### Short exercise 1:
Reproduce the KVM patch from "if (index != X" to "(xcr0 & XSTATE_SSE))".

### Page excerpt:
KVM: x86: fix OOPS after invalid KVM_SET_DEBUGREGS
[pandora-kernel.git] / arch / x86 / kvm / x86.c
index c38efd7..4ae334a 100644 (file)
@@ -92,6 +92,9 @@ EXPORT_SYMBOL_GPL(kvm_x86_ops);
 int ignore_msrs = 0;
 module_param_named(ignore_msrs, ignore_msrs, bool, S_IRUGO | S_IWUSR);
 
+unsigned int min_timer_period_us = 500;
+module_param(min_timer_period_us, uint, S_IRUGO | S_IWUSR);
+
 bool kvm_has_tsc_control;
 EXPORT_SYMBOL_GPL(kvm_has_tsc_control);
 u32  kvm_max_guest_tsc_khz;
@@ -551,8 +554,6 @@ int __kvm_set_xcr(struct kvm_vcpu *vcpu, u32 index, u64 xcr)
        if (index != XCR_XFEATURE_ENABLED_MASK)
                return 1;
        xcr0 = xcr;
-       if (kvm_x86_ops->get_cpl(vcpu) != 0)
-               return 1;
        if (!(xcr0 & XSTATE_FP))
                return 1;
        if ((xcr0 & XSTATE_YMM) && !(xcr0 & XSTATE_SSE))
@@ -566,7 +567,8 @@ int __kvm_set_xcr(struct kvm_vcpu *vcpu, u32 index, u64 xcr)
 
 int kvm_set_xcr(struct kvm_vcpu *vcpu, u32 index, u64 xcr)
 {
-       if (__kvm_set_xcr(vcpu, index, xcr)) {
+       if (kvm_x86_ops->get_cpl(vcpu) != 0 ||
+           __kvm_set_xcr(vcpu, index, xcr)) {
                kvm_inject_gp(vcpu, 0);
                return 1;
        }
@@ -578,6 +580,9 @@ static bool guest_cpuid_has_xsave(struct kvm_vcpu *vcpu)
 {
        struct kvm_cpuid_entry2 *best;
 
+       if (!static_cpu_has(X86_FEATURE_XSAVE))

### Given entries:
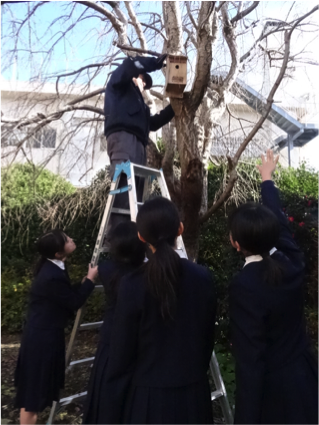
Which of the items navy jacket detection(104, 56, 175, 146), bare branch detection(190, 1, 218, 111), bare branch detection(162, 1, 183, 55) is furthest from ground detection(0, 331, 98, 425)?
bare branch detection(162, 1, 183, 55)

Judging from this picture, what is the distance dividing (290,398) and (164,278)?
0.72 m

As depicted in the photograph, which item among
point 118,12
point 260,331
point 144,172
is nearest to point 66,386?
point 144,172

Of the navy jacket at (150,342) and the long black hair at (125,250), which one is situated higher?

### Short exercise 2:
Format every line of the records above as a numbered list, with blank lines dropped and the pictures left out.

### Full output 1:
if (index != XCR_XFEATURE_ENABLED_MASK)
                return 1;
        xcr0 = xcr;
-       if (kvm_x86_ops->get_cpl(vcpu) != 0)
-               return 1;
        if (!(xcr0 & XSTATE_FP))
                return 1;
        if ((xcr0 & XSTATE_YMM) && !(xcr0 & XSTATE_SSE))

### Full output 2:
1. Which of the items navy jacket detection(104, 56, 175, 146), bare branch detection(190, 1, 218, 111), bare branch detection(162, 1, 183, 55) is furthest from ground detection(0, 331, 98, 425)?
2. bare branch detection(162, 1, 183, 55)
3. Judging from this picture, what is the distance dividing (290,398) and (164,278)?
4. 0.72 m
5. As depicted in the photograph, which item among
6. point 118,12
7. point 260,331
8. point 144,172
9. is nearest to point 66,386?
10. point 144,172
11. Of the navy jacket at (150,342) and the long black hair at (125,250), which one is situated higher?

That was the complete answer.